L'industrie pharmaceutique : Changement de méthode
Le passage des études ouvertes aux études contrôlées va modifier toute la mise en scène de l’invention des médicaments. Comment savoir ce que fait une molécule si on n’a plus le droit de l’essayer en ouvert sur tout et n’importe quoi ? Cela devrait normalement être indiqué par les tests réalisés sur des animaux. Le problème est que ces tests tirent presque toujours leur valeur prédictive du fait qu’ils ont été efficaces pour des médicaments précédents.
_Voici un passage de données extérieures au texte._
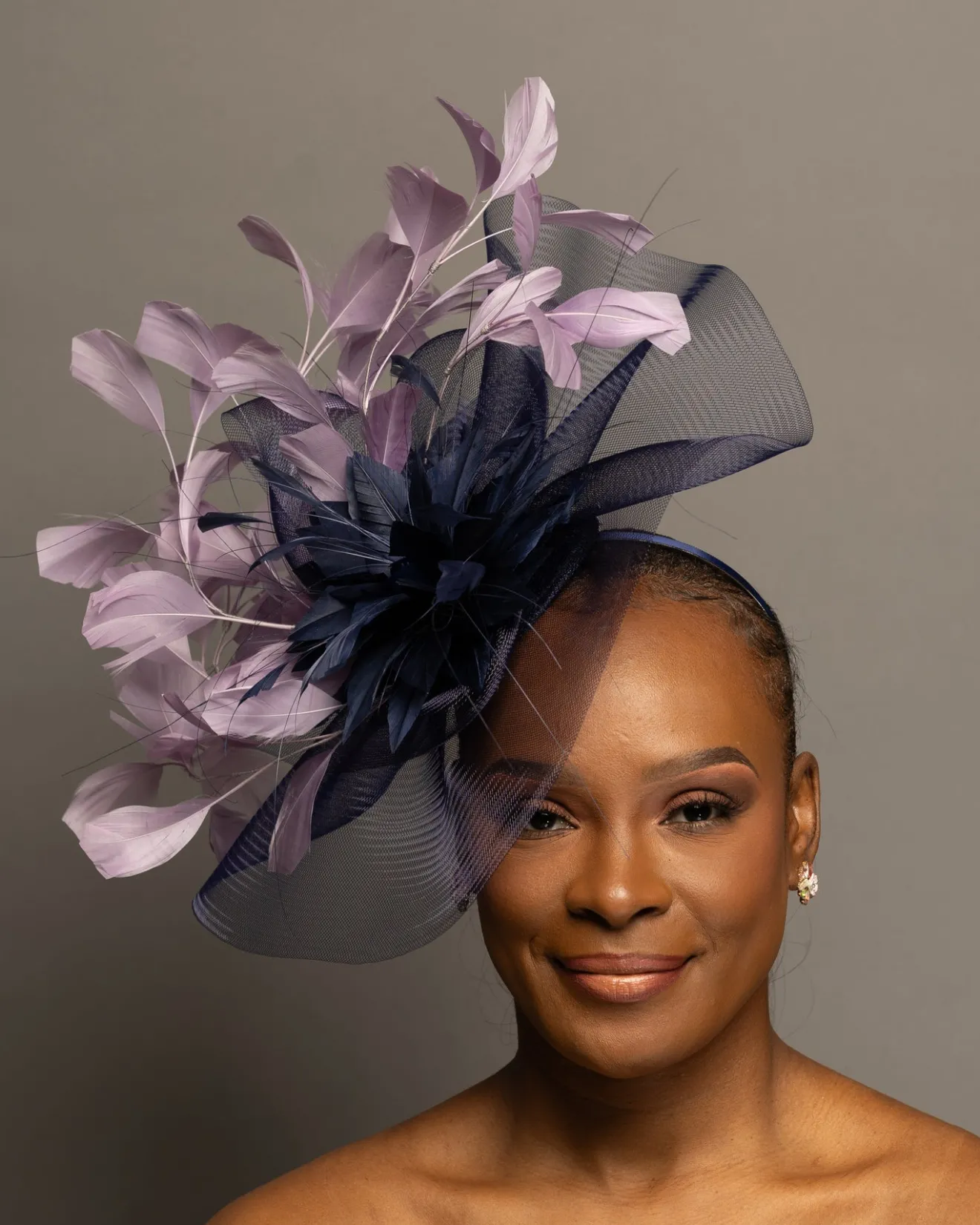 THG7243*The Hat Girls Best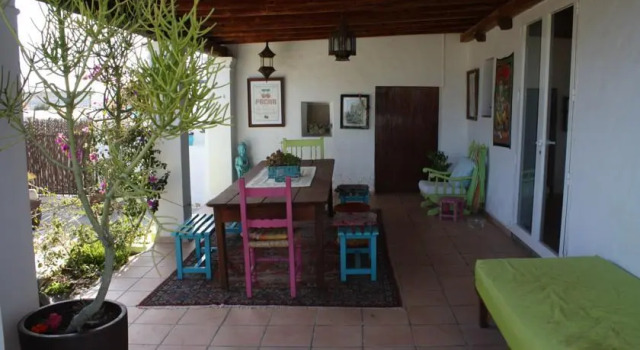 Casa Sant Jordi, Prenota Hotel Sant Josep de sa Talaia. Ibiza
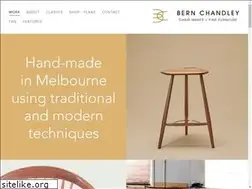 Sites similar to bernchandleyfurniture.com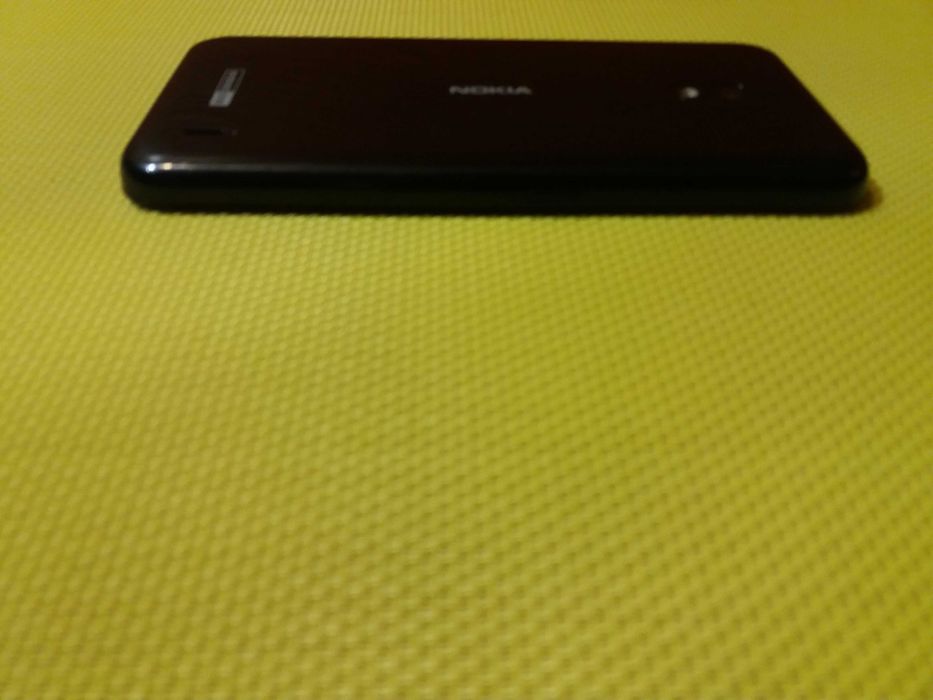 Nokia 2.2 2/16GB Black
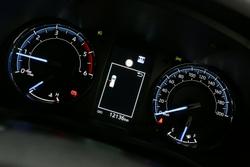 2025 Toyota Hilux Rogue 48V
Les essais cliniques déjà réalisés chez l’homme sont l’instrument qui a montré quels tests chez l’animal étaient bien prédictifs et quels tests n’avaient aucune valeur. Contrairement à ce que l’on imagine lorsque l’on se représente l’invention des médicaments selon une segmentation rigide, dans laquelle les essais sur les humains succèdent logiquement aux essais sur les animaux, ce sont les essais cliniques sur les humains qui ont validé ou invalidé la plupart des tests sur des animaux que l’on utilise. Le serpent se mord la queue. On a donc désormais les plus grandes chances du monde de n’inventer que des successeurs aux médicaments déjà existants. Une véritable nouveauté a peu de chance de sortir de ce processus désormais bien réglé.
On peut donc ramener la question de l’expérimentation de candidats médicaments à trois cas de figure. Le premier est celui des maladies infectieuses : ce qui se passe dans une boîte de Pétri où l’on cultive un germe infectieux peut être considéré comme une « réduction » fonctionnelle de ce qui se passe dans un corps humain vivant, permettant de tester efficacement de nouvelles molécules. C’est là que la médecine des preuves est née et que, de la tuberculose au sida, elle a remporté ses plus grands succès (même si les chercheurs insistent plus que jamais sur le fait que ces victoires sont peut-être provisoires, tant les germes évoluent rapidement pour donner naissance à des souches résistantes). Mais cette méthode n’est pas généralisable à toutes les maladies humaines, comme on l’a peut-être cru trop rapidement.
Dans le deuxième cas, un ou des médicaments existent déjà (antiallergiques, neuroleptiques, etc.). Les tests sur cellules et animaux sont considérés comme validés au sens fort, lorsque plusieurs allers et retours ont eu lieu entre les essais cliniques chez l’homme et les essais sur animaux. Les chercheurs des laboratoires ne retiennent plus que les tests sur animaux qui sont toujours corrélés à de bons résultats dans les essais cliniques. Le risque, dès lors, est de toujours inventer des médicaments très peu différents des précédents, mais dont l’efficacité « supérieure » coûtera beaucoup plus cher à vérifier.
Dans le troisième cas, il n’y a pas de médicament analogue préexistant : aucun aller et retour entre clinique et préclinique n’a donc pu avoir lieu. Prenons-en un exemple brûlant pour beaucoup d’industriels du médicament. Dans la « mort neuronale », conséquence d’un traumatisme crânien ou d’un accident vasculaire cérébral, les tests animaux ou sur cellules ne sont actuellement pas validés par ce type d’allers et retours, puisqu’aucun médicament n’a fait la preuve de la moindre efficacité pour arrêter ou freiner le processus expansif de mort neuronale chez l’homme. Or les tests animaux de nouvelles molécules visant cet objectif ne sont absolument pas fiables : ils donnent une multitude de résultats positifs (on voit même les neurones repousser sous le microscope !), alors même que toutes les études cliniques donnent des résultats négatifs. Cela ne changera que lorsque l’on aura enfin trouvé un médicament efficace (mais par quels chemins ?). Ensuite, les tests précliniques pourront être validés et de nombreux successeurs inventés. L’idéal est donc de passer du troisième cas au deuxième. La stratégie des « successeurs » est induite par la méthodologie des essais contrôlés.
Il faut bien reconnaître que la dangereuse méthode Justin- Besançon favorisait les découvertes transversales, les bifurcations, les surprises. On voit que le processus d’invention est profondément modifié depuis les années 1970. Entre la méthode Justin-Besançon et la tuyauterie créée par les essais cliniques, avec tous leurs effets en amont et en aval, tout a changé.